2023-11-02-sciML-webinar

See the sciML webinar tutorial on 2023-11-02 and API docs.

Usage

Available Pretrained Models

CHGNet provides several pretrained models for different use cases:

from chgnet.model.model import CHGNet

# Load the latest CHGNet model (default: 0.3.0)
chgnet = CHGNet.load()
# Load specific CHGNet versions
chgnet = CHGNet.load(model_name='r2scan')

Model Details:

  • '0.3.0' (default): MPtrj-pretrained CHGNet
  • '0.2.0' : Deprecated MPtrj version for backward compatibility with NMI paper
  • 'r2scan' : R2SCAN level model transfer learned from MP-R2SCAN dataset

Besides these checkpoints, we also have new CHGNet implementation and checkpoints based on the MatPES dataset available in the MatGL repo. The MatPES trained model are expected to be significantly better than MPtrj trained models in non-ground-state calculations like Molecular Dynamics.

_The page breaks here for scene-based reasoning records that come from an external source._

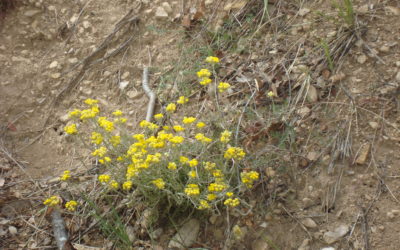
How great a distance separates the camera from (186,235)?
2816 mm

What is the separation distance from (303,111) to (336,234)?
86 centimetres

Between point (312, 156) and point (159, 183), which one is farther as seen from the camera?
point (312, 156)

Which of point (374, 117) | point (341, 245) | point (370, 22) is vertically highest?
point (370, 22)

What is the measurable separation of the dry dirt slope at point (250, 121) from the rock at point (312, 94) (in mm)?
33

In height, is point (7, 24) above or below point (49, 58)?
above

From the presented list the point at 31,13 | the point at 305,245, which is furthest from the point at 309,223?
the point at 31,13

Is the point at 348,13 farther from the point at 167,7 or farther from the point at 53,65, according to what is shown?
the point at 53,65

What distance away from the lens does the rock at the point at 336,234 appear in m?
2.57

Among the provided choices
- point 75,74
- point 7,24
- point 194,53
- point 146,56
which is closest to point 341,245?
point 194,53

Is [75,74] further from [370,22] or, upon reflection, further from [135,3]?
[370,22]

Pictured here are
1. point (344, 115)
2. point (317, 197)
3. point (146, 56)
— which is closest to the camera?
point (317, 197)

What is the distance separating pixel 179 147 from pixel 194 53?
4.17ft

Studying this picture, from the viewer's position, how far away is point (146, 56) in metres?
4.09

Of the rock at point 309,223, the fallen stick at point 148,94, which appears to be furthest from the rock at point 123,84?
the rock at point 309,223
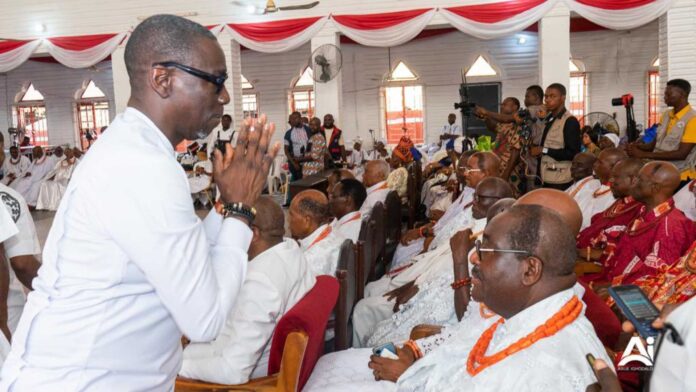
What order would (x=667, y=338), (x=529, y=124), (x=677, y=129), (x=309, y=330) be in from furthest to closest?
(x=529, y=124) → (x=677, y=129) → (x=309, y=330) → (x=667, y=338)

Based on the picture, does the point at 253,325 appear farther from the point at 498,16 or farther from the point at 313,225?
the point at 498,16

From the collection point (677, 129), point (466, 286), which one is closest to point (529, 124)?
point (677, 129)

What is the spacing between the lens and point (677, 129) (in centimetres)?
511

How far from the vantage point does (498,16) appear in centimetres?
997

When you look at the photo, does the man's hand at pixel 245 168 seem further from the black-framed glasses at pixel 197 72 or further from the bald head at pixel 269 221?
the bald head at pixel 269 221

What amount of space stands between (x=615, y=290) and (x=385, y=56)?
47.9 feet

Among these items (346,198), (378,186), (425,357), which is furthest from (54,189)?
(425,357)

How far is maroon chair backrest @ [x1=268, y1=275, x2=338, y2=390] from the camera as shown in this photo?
6.34ft

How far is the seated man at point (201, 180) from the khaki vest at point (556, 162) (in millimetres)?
6020

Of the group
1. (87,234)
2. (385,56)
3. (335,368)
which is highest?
(385,56)

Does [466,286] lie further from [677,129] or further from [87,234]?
[677,129]

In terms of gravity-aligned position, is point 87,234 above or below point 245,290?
above

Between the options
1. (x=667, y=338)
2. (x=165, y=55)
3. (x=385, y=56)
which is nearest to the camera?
(x=667, y=338)

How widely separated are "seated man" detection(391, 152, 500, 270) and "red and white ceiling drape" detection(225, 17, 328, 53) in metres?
6.44
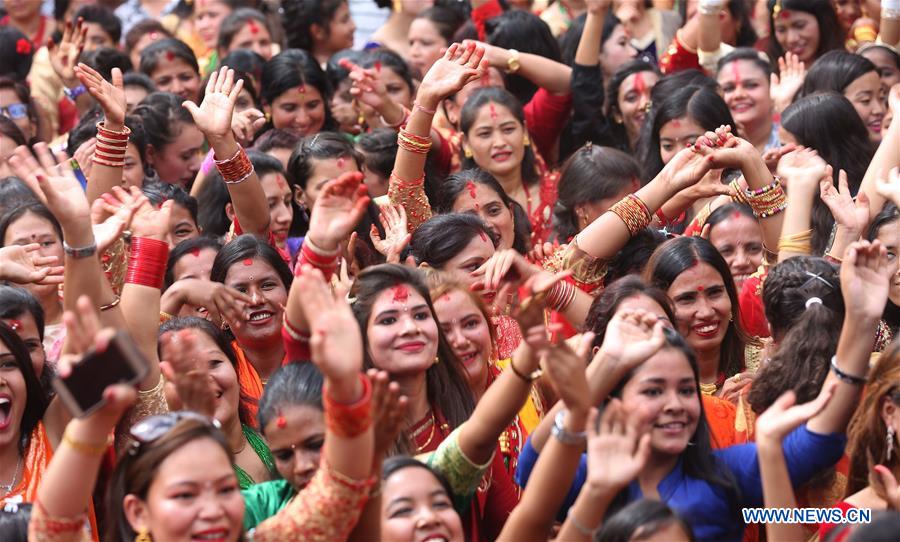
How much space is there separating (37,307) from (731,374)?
2.29 m

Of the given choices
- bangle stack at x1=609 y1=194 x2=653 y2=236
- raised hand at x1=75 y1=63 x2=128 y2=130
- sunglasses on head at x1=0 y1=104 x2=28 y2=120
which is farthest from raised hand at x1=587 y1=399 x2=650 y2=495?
sunglasses on head at x1=0 y1=104 x2=28 y2=120

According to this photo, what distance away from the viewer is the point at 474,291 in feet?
15.6

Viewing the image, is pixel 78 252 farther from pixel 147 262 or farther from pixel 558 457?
pixel 558 457

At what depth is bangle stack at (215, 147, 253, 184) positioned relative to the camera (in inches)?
222

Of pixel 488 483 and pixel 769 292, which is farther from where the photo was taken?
pixel 769 292

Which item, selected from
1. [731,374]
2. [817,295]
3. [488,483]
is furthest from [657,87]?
[488,483]

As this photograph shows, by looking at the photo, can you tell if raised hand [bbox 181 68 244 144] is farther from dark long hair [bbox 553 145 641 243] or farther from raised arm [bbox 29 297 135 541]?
raised arm [bbox 29 297 135 541]

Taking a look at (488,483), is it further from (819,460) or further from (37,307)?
(37,307)

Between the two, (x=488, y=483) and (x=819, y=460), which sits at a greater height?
(x=819, y=460)

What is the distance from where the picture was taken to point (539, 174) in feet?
22.7

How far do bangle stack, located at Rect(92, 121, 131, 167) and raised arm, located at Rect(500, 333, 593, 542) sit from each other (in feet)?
8.37

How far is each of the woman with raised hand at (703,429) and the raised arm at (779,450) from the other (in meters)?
0.18

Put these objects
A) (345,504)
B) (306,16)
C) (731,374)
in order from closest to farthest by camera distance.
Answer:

Direct Inference (Static Calculation)

Pretrained CHGNet can predict the energy (eV/atom), force (eV/A), stress (GPa) and magmom ($\mu_B$) of a given structure.

from chgnet.model.model import CHGNet
from pymatgen.core import Structure

chgnet = CHGNet.load()
structure = Structure.from_file('examples/mp-18767-LiMnO2.cif')
prediction = chgnet.predict_structure(structure)

for key, unit in [
    ("energy", "eV/atom"),
    ("forces", "eV/A"),
    ("stress", "GPa"),
    ("magmom", "mu_B"),
]:
    print(f"CHGNet-predicted {key} ({unit}):\n{prediction[key[0]]}\n")

Molecular Dynamics

Charge-informed molecular dynamics can be simulated with pretrained CHGNet through ASE python interface (see below), or through LAMMPS.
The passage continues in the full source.